DATA FOR THIS EXERCISE:
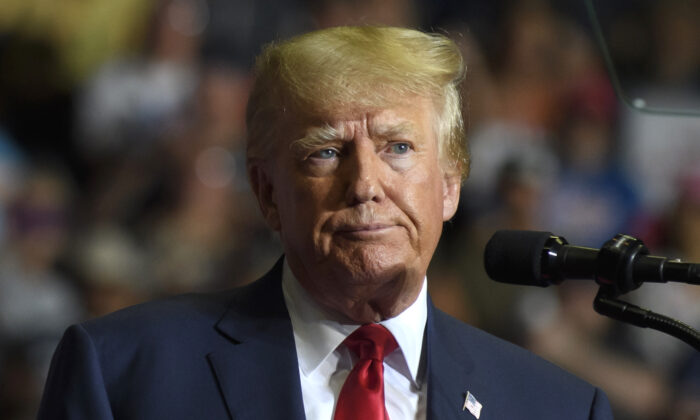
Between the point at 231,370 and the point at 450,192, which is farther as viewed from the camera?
the point at 450,192

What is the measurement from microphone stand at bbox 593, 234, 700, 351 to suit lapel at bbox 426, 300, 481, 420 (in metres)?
0.52

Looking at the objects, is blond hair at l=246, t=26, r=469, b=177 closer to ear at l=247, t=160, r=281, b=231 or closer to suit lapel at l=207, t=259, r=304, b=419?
ear at l=247, t=160, r=281, b=231

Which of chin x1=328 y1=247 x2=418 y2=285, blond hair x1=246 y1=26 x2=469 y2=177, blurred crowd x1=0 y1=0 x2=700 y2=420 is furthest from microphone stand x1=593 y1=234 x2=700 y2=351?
blurred crowd x1=0 y1=0 x2=700 y2=420

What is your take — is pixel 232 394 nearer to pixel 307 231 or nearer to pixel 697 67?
pixel 307 231

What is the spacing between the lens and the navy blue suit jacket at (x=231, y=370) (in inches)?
69.2

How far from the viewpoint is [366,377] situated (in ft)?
6.09

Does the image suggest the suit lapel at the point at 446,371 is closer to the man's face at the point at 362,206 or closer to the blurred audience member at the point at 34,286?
the man's face at the point at 362,206

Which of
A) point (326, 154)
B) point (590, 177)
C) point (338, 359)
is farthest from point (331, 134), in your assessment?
point (590, 177)

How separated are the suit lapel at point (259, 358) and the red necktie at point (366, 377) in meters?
0.09

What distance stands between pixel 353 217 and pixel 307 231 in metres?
0.11

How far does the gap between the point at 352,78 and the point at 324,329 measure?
472 mm

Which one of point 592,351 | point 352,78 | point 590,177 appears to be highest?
point 352,78

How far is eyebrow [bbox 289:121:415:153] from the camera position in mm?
1845

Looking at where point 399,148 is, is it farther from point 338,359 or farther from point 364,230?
point 338,359
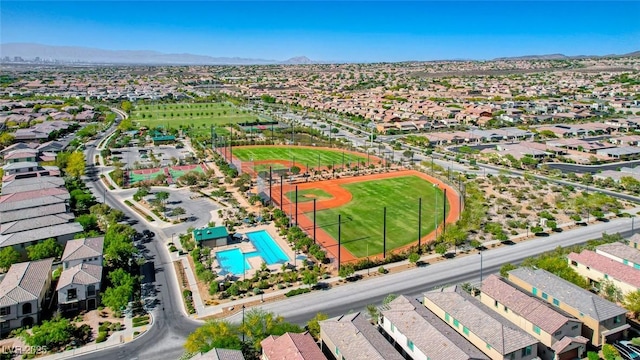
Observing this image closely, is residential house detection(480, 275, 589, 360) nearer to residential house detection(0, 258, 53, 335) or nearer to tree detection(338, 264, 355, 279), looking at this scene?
tree detection(338, 264, 355, 279)

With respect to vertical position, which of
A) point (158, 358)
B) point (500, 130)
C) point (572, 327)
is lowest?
point (158, 358)

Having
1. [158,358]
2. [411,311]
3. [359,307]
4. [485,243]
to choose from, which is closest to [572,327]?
[411,311]

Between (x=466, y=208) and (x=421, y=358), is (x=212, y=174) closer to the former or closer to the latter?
(x=466, y=208)

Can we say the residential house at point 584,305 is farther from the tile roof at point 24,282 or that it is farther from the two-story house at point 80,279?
the tile roof at point 24,282

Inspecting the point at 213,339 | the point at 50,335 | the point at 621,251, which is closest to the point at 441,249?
the point at 621,251

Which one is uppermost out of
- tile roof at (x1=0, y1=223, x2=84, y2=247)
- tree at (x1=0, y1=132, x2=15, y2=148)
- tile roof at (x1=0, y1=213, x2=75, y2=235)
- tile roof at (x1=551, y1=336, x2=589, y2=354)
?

WRITTEN PROBLEM: Give back exactly the lines from the one containing "With respect to vertical position, which of" to the end of the material, both ends included.

EXERCISE OUTPUT:
With respect to vertical position, which of
A) point (158, 358)
B) point (500, 130)
C) point (572, 327)
is lowest?
point (158, 358)

Having
1. [158,358]
2. [411,311]
3. [359,307]
4. [485,243]
to choose from, which is closest to [572,327]?
[411,311]

Between (x=466, y=208) and (x=421, y=358), is (x=212, y=174) closer to the former or closer to the latter?
(x=466, y=208)

Can we say the residential house at point 584,305 is farther from the tile roof at point 24,282 or that it is farther from the two-story house at point 80,279?
the tile roof at point 24,282

Inspecting the point at 213,339 | the point at 50,335 | the point at 621,251, which is closest to the point at 441,249?
the point at 621,251

Which one is uppermost out of
- tile roof at (x1=0, y1=223, x2=84, y2=247)
- tree at (x1=0, y1=132, x2=15, y2=148)
- tile roof at (x1=0, y1=213, x2=75, y2=235)
- tile roof at (x1=551, y1=336, x2=589, y2=354)
?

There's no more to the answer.